Petit chat joueur de mots, je pelote mes poésies de caresses câlines et je griffe parfois pour défendre les maux. J'écris le "je", le "nous", le "vous" et je ronronne souvent sous l'effleure de ma plume. J'invente, je tente... Juste pour le plaisir.

Fines moustaches et libres pensées... Je guette la rime et vous partage mon petit coup de patte.

Je ne suis pas un écrivain... Je suis le chat "couseur de mots" et vous êtes... mes petites souris inspiratrices.

samedi 26 mars 2016

Sous les cendres naissent les plus belles histoires (Extrait)

Le paysage n’est plus qu’une terre violée sous le pas lourd des chenilles enragées. Les arbres outrageusement déshabillés par les larmes des lance-flammes vomissent leurs cendres sur un avenir à jamais transformé. Les corps des oiseaux pendent à leurs branches faméliques comme les boules colorées, qui jadis, chatouillaient les épines du sapin lors des veillées insouciantes des soirs de noël. La neige tente quelques flocons mais, la douceur de cette fin d’hiver les transforme immédiatement en perles d’eau qui sombrent la terre dans une épaisse boue poisseuse. Tout semble figé. Seule l’horloge tic-tac son temps dans l’infernal écho d’une campagne endormie. Les corbeaux ne croassent même plus et le ciel vidé résonne encore du vacarme des avions de combat. Le vent même, n’ose plus, souffler sa légèreté sur la plaine massacrée.

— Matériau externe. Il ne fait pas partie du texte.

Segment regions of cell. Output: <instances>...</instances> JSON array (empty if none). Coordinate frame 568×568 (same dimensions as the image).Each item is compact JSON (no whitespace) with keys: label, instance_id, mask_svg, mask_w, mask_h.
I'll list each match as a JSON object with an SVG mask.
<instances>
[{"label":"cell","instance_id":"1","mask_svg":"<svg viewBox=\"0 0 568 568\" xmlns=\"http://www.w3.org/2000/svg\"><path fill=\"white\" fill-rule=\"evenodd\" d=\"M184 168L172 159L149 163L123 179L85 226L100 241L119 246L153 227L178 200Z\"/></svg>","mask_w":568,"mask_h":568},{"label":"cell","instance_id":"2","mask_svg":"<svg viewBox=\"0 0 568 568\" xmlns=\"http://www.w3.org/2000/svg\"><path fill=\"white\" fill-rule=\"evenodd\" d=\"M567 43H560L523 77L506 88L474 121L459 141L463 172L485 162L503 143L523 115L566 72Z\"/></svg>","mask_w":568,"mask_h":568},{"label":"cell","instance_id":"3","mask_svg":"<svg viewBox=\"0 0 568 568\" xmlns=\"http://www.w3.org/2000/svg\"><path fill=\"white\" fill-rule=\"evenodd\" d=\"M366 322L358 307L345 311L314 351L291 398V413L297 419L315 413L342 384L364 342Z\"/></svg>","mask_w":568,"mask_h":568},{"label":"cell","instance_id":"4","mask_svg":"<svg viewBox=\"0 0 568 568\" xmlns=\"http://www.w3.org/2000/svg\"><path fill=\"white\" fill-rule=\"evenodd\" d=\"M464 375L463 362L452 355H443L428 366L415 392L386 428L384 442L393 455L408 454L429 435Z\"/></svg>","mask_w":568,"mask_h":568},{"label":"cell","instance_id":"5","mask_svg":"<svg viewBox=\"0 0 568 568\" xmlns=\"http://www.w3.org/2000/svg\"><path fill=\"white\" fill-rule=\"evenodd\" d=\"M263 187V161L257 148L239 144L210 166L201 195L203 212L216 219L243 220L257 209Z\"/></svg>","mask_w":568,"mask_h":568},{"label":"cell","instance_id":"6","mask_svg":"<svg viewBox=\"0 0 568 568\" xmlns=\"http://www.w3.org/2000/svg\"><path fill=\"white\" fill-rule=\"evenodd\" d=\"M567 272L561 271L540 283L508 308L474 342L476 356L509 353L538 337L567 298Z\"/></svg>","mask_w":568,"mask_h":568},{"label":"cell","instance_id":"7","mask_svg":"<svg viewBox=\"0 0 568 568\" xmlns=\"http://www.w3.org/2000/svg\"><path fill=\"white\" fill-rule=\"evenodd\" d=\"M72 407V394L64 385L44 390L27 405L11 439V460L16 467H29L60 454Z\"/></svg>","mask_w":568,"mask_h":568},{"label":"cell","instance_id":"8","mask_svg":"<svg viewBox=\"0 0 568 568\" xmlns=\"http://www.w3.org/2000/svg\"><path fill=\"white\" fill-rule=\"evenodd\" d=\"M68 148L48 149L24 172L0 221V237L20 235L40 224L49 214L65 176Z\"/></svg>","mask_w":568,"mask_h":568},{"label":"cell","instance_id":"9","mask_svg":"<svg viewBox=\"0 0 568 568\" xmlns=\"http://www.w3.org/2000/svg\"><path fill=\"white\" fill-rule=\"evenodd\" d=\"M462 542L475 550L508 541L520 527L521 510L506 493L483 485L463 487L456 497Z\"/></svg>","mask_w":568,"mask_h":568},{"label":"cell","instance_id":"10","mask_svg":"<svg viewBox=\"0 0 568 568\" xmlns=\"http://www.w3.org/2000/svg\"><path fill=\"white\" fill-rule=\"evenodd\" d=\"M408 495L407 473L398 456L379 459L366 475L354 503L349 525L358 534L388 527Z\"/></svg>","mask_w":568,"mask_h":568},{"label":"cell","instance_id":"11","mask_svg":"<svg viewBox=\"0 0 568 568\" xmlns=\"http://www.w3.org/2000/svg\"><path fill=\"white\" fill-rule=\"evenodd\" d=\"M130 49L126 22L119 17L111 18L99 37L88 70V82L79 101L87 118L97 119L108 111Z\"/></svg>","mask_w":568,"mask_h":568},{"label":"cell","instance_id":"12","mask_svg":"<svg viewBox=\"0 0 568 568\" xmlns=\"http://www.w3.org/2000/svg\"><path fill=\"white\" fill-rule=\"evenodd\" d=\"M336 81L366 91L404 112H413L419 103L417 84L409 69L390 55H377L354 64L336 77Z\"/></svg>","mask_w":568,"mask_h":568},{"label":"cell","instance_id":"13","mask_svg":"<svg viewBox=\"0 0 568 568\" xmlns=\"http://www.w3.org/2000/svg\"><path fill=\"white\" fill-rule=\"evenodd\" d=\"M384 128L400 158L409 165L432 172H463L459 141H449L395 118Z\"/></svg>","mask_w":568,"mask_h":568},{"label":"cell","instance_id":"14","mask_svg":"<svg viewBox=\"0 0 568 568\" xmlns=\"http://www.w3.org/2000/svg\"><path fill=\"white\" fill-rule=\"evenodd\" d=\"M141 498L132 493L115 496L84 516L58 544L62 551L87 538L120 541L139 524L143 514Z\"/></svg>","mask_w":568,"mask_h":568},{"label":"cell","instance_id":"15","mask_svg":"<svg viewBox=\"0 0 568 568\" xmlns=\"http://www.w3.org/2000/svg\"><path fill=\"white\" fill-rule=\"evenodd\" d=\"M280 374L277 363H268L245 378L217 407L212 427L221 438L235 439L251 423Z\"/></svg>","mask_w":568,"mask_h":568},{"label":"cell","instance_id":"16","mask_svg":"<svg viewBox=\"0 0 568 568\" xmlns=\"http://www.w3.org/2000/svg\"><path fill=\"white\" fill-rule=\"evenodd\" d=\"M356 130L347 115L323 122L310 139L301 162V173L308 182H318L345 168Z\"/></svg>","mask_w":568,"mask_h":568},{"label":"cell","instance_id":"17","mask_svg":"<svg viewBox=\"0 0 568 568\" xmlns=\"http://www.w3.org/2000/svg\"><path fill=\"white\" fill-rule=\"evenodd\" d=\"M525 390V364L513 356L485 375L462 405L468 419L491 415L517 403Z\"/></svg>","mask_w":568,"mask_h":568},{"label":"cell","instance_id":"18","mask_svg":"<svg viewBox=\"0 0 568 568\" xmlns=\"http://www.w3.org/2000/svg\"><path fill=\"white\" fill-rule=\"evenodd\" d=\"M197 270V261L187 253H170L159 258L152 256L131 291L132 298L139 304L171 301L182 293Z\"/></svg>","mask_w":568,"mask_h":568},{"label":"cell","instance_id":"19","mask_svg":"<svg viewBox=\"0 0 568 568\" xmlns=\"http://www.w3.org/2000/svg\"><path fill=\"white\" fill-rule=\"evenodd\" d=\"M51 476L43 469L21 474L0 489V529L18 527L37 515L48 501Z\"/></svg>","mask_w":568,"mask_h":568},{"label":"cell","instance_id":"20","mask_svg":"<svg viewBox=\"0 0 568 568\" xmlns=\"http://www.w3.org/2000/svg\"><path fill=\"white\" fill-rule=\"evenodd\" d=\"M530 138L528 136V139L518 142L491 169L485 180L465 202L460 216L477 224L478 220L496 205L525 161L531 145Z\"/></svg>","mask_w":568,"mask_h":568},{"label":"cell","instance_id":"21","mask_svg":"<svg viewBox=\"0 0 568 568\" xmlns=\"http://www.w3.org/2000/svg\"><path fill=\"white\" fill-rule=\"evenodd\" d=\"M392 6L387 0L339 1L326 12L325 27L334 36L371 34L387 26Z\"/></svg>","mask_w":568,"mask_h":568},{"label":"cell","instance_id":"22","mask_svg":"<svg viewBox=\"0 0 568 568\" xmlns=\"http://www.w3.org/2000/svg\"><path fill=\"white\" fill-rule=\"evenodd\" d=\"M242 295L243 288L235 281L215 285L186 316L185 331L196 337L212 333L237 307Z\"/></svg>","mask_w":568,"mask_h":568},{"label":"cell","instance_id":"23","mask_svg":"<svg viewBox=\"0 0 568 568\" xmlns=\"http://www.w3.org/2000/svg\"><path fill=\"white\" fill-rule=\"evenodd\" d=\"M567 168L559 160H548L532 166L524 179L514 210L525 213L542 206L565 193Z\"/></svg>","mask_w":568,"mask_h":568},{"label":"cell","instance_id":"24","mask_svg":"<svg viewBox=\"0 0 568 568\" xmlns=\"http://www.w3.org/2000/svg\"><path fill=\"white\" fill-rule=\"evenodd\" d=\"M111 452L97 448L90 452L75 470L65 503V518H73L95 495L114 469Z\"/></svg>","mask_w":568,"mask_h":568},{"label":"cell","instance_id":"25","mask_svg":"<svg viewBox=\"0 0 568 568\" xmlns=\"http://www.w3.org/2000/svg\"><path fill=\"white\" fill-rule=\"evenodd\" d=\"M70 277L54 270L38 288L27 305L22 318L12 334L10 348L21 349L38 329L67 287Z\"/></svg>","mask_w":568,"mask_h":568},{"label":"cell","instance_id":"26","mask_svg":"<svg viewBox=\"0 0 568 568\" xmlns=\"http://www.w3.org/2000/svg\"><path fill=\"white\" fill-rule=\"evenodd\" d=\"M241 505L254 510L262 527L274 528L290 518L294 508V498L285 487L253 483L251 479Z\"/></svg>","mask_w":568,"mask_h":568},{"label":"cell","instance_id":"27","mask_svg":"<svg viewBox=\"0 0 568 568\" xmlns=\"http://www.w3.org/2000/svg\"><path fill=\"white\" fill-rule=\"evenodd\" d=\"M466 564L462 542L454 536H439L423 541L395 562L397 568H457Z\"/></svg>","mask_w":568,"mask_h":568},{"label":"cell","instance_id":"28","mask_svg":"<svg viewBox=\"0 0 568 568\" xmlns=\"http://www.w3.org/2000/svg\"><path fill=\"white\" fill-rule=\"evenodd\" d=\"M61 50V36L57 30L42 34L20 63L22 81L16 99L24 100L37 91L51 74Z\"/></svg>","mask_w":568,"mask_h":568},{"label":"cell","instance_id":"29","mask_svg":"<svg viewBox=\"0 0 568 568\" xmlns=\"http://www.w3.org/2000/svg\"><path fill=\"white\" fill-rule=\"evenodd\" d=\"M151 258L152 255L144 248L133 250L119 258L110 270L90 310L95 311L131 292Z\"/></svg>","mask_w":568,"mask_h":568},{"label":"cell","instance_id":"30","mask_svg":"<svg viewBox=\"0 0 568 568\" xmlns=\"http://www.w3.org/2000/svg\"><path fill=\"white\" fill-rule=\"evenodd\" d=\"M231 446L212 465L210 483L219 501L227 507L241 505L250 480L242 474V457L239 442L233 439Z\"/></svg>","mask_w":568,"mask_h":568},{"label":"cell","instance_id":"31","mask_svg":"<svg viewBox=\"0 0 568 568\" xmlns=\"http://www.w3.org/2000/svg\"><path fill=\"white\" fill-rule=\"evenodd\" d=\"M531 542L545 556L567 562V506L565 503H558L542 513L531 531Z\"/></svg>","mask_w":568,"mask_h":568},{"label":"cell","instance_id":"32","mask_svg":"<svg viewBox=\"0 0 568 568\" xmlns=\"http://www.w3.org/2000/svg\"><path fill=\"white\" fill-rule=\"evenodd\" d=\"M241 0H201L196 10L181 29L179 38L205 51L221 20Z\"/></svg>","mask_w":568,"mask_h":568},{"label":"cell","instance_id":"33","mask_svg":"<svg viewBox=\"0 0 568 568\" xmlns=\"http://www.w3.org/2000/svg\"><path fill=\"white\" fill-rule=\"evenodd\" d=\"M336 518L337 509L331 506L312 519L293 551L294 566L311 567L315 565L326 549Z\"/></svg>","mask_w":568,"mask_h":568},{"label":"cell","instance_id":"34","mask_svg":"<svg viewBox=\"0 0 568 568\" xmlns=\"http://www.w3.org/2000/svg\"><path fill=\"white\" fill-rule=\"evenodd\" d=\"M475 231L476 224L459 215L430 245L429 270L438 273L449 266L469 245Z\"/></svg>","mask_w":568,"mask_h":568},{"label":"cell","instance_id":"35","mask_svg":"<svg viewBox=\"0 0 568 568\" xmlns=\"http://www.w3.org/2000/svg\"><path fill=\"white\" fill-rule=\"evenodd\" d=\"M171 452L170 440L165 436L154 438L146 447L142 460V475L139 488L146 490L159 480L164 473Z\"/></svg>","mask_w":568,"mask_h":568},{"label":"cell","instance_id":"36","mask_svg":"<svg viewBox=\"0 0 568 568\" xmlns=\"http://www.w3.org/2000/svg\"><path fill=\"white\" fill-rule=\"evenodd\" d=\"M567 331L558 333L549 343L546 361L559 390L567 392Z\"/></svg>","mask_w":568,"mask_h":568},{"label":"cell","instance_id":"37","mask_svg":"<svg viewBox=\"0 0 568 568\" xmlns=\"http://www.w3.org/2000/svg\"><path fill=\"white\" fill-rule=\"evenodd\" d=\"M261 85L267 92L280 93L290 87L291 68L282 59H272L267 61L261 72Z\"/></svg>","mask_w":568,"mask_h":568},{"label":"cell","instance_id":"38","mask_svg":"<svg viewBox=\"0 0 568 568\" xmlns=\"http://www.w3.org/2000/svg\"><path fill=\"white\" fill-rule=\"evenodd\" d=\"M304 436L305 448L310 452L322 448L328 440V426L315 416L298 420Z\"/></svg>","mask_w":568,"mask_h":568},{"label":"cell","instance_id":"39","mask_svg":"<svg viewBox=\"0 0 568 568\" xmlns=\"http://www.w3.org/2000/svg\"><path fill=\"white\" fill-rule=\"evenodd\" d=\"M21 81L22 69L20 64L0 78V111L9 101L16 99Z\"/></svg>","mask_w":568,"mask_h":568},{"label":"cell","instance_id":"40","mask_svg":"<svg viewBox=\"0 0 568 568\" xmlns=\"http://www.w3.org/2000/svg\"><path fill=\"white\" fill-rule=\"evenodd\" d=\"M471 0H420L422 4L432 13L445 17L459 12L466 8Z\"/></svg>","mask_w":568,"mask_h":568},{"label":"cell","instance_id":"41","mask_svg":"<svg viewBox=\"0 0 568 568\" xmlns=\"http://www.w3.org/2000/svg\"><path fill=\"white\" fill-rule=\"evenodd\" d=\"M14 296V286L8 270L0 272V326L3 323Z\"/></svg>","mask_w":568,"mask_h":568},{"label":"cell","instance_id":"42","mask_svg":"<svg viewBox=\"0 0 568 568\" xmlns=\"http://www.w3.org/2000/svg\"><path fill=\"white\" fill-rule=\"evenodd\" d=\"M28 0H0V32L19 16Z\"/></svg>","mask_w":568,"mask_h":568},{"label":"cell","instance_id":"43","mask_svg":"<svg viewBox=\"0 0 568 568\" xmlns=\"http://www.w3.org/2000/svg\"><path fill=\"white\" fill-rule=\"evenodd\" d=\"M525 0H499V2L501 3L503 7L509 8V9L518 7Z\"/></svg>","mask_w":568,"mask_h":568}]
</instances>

Au milieu de cette désolation, s’élèvent encore fièrement, les couleurs ternies d’un vieux cirque de province. Son chapiteau semble crever un nuage, mais il ne fait que l’effleurer dans l’impalpable de son toucher. Sur la piste de sable, le clown écoute le silence, là, où hier encore, s’entrechoquaient les rires et les applaudissements de dizaines de villageois… Encore vivants. Assis sur la grosse caisse muette de l’homme tambour, les épaules voûtées, il regarde amèrement les chaises amputées de la foule bruyante, comme le triste décor d’un théâtre oublié. Sous son masque de peinture à moitié effacé du ruisseau de ses yeux, il suicide l’Auguste aux burlesques sourires et devient ce clown blanc, nostalgique Pierrot au visage lunaire. A présent il joue seul de sa solitude comme le funambule apprivoise le fil de son équilibre. Son vieil ami, le contre-pitre, s’est endormi sous les rafales des mitrailleuses sans humours, quand dans une dernière bouffonnerie, il s’est moqué du couvre-feu. La marguerite sur son costume coloré n’arrosera plus que son cercueil en mauvais bois grimé. Mais juste avant de s’effondrer sur le pavé humide et froid, son rouge sang a dessiné sur le mur sombre de la rue, un beau sourire comme un dernier clin d’œil à la vie ou peut-être bien aussi comme une grimace cocasse à une mort bien trop sérieuse.


Le vieux clown s’essouffle à trop penser et abandonne sa tête contre ses mains désabusées. Dehors, l’étrange silence s’écrit sur fond de brouillard et au loin, très loin, des dizaines de bombes crachent la mort sur de nouveaux paysages.